:: Complete the following ::
• A. According to the essay on X's user agreement and A.I. training, on what date did X change its user agreement?
• B. In the essay on X's user agreement and A.I. training, why does the author say A.I. is not trying to steal people's work? Answer in one to three sentences.
• C. Continue the essay on X's user agreement and A.I. training, starting right after its final sentence.

== Supplied passage ==

Elon Musk recently changed (Nov 15, 2024) X’s (formerly Twitter) user agreement. From that point on, anything posted or displayed becomes the royalty-free but non-exclusive property of Musk to sell as he pleases, including for A.I. training purposes. This comes down to Musk not paying for your content—is he paying you now?—but also that you still own your content and may sell it to others if you wish. I noticed the summary I read did not distinguish between public and DM messages.
This policy change has naturally occasioned discussion on X, and I have said for a long time that I do not care if my content is used for A.I. training purposes. To be clear, I think people have legitimate concerns about the misuse of personal data. I may elaborate on this later, but for now, I’m only going to say that most of those “personal abuse” issues already occur; they do not need to buy what Elon is selling. In this hopefully short essay, I will only talk about A.I. training and response.
What does A.I. want with our content? A.I. is not trying to steal your work (images, text, music, what have you) to duplicate it. It is reading, viewing, or listening to your work to “understand” it (notice the scare quotes)! It wants to “know” how elements go together, what is a “proper” association or transition, what key concepts or color/line associations or musical phrases are present, and how they relate to those around them, including all the other music or images or text the A.I. “sees” in its training. That’s millions, even billions of texts, images, or bars of music. What constitutes “your work” in there is a miniscule portion of the total.
Human artists have done this with one another’s work since Homer! I do not know a writer who doesn’t read others and “draw” from what they read. The same is true for the visual or musical arts. When I write on a particular subject or craft a story, all that I have read is, in some part, melded into how I express myself—a combination of my own skills and what I have learned and remember from others. A.I. is doing exactly this when it outputs an answer. It associates around a topic using all that it has “learned.”

===
== Dataset ==

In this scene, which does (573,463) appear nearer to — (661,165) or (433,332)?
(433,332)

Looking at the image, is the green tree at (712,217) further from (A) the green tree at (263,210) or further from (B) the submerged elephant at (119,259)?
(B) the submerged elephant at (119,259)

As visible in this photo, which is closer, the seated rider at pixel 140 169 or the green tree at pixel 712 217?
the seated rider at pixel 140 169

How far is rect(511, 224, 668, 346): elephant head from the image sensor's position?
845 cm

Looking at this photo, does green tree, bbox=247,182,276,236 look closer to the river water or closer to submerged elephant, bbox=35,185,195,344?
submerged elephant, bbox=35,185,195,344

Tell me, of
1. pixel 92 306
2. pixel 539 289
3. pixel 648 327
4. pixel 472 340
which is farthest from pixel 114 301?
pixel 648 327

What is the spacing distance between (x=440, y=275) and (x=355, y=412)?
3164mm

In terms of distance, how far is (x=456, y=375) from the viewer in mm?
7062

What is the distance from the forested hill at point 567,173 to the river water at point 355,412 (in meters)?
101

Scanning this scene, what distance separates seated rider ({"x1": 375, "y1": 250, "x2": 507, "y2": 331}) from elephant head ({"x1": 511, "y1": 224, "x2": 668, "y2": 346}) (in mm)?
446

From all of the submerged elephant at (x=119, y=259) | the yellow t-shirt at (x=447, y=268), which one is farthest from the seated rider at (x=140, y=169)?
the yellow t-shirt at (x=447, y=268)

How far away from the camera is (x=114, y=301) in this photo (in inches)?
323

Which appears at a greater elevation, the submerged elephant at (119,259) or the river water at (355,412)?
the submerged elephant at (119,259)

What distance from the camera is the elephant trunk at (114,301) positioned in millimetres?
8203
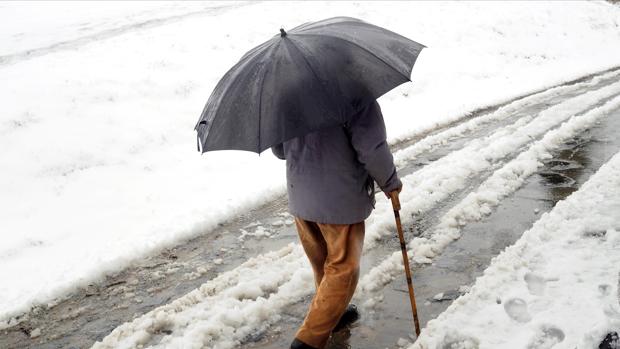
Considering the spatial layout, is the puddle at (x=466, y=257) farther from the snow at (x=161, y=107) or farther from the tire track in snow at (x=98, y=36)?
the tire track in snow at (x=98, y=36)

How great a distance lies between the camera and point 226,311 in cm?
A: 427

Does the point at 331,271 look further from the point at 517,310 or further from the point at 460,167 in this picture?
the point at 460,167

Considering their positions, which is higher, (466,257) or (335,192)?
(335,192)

===
== Dataset ==

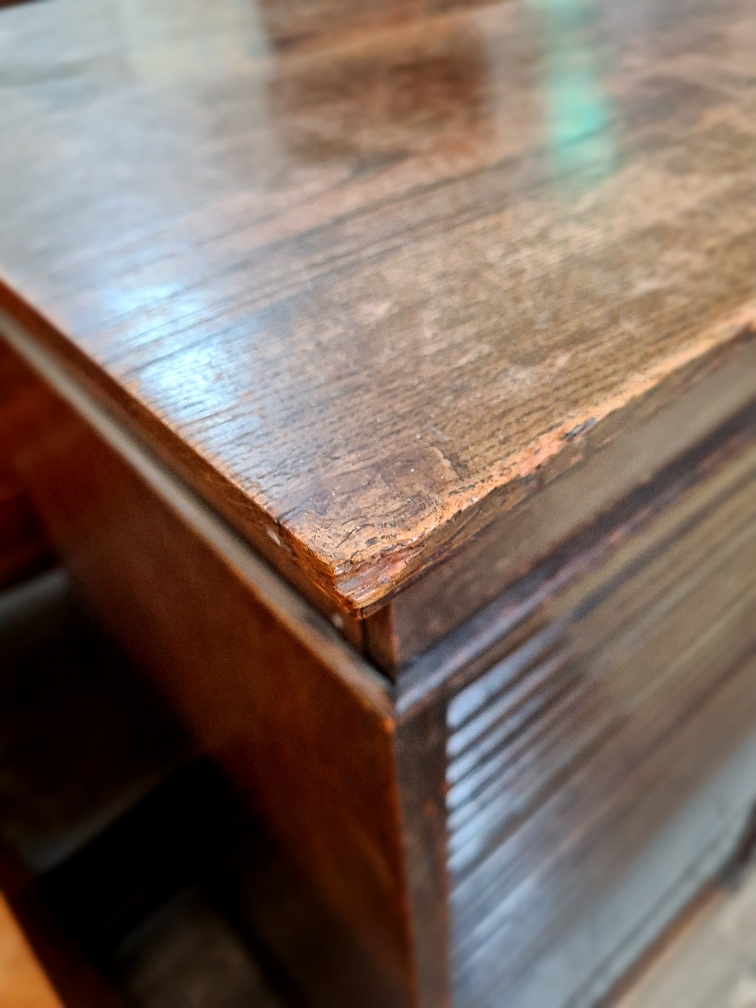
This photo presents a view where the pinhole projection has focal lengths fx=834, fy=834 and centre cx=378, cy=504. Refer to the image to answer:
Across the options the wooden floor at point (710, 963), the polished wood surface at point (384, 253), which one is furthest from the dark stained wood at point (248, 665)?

===
== Dataset ==

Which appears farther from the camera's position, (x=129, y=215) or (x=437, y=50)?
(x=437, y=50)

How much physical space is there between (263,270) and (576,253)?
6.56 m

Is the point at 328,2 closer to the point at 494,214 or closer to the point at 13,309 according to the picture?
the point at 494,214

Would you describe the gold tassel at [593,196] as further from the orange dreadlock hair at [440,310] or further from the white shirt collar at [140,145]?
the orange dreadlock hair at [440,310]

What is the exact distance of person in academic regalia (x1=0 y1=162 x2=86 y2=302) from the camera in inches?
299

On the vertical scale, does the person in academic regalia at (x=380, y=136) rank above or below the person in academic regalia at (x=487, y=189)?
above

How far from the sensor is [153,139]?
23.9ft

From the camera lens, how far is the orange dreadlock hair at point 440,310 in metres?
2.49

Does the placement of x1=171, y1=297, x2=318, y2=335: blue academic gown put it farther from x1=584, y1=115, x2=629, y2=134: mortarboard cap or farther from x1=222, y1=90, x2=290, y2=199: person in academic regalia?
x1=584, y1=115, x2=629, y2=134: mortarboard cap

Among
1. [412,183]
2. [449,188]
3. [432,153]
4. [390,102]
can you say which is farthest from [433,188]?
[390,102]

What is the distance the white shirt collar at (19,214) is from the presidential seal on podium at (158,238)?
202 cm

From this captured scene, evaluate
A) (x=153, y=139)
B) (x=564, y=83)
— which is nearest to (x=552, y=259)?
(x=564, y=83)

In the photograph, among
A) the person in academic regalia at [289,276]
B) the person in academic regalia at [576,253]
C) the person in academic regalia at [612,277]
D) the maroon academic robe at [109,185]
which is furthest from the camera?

===

:: Solved tasks ::
• A. November 15, 2024.

• B. A.I. is not trying to duplicate the work. It takes in the work to "understand" how elements go together and how they relate to everything else it sees in training. Any one person's work is a minuscule portion of the millions or billions of texts, images or bars of music involved.

• C.
Of course, A.I. has total recall and we do not. Critics would say that A.I. can’t add anything strictly novel. That may be true, but I suspect much of what we think of as novel about our own creative thought or that of others has come from some long ago encountered thing whose source—in our minds—has been forgotten. The difference between us and the A.I. is that the A.I. doesn’t forget! The human melding of past experience and A.I. melding of training data are entirely different mechanisms, but the results are similar.
If some random human can read my tweets, essays, or novels and assimilate an idea that later finds its way into one of their works—remember, it isn’t a copy of my work—I would be honored by my inclusion. Why should it be any different if it is an A.I. that does the assimilating?
Suppose that phrase of yours, hardly noticed today, comes to be on everyone’s lips thanks to another artist’s—or A.I.’s—output fifty years from now? Either way, no one will know that you are the original creator of the phrase or technique, but either way, your creation is made to live again! That is why I invite Elon (in fact, I dare him, but that is another matter) to use my tweets to train A.I. As for Amazon or WordPress, they can use my books, reviews, and essays! I won’t get paid, but then I’m not being paid now and I’m still writing stuff!
My books and essays are copyrighted (A.I. cannot just “read them out” without getting into abuse territory already possible without A.I.), but copyright does not prevent other authors from incorporating my thoughts—even literally, as fragments of text in their work. Why should I object if some future A.I. output does the same? That kind of fragmentary inclusion is pretty much the worst thing that could happen!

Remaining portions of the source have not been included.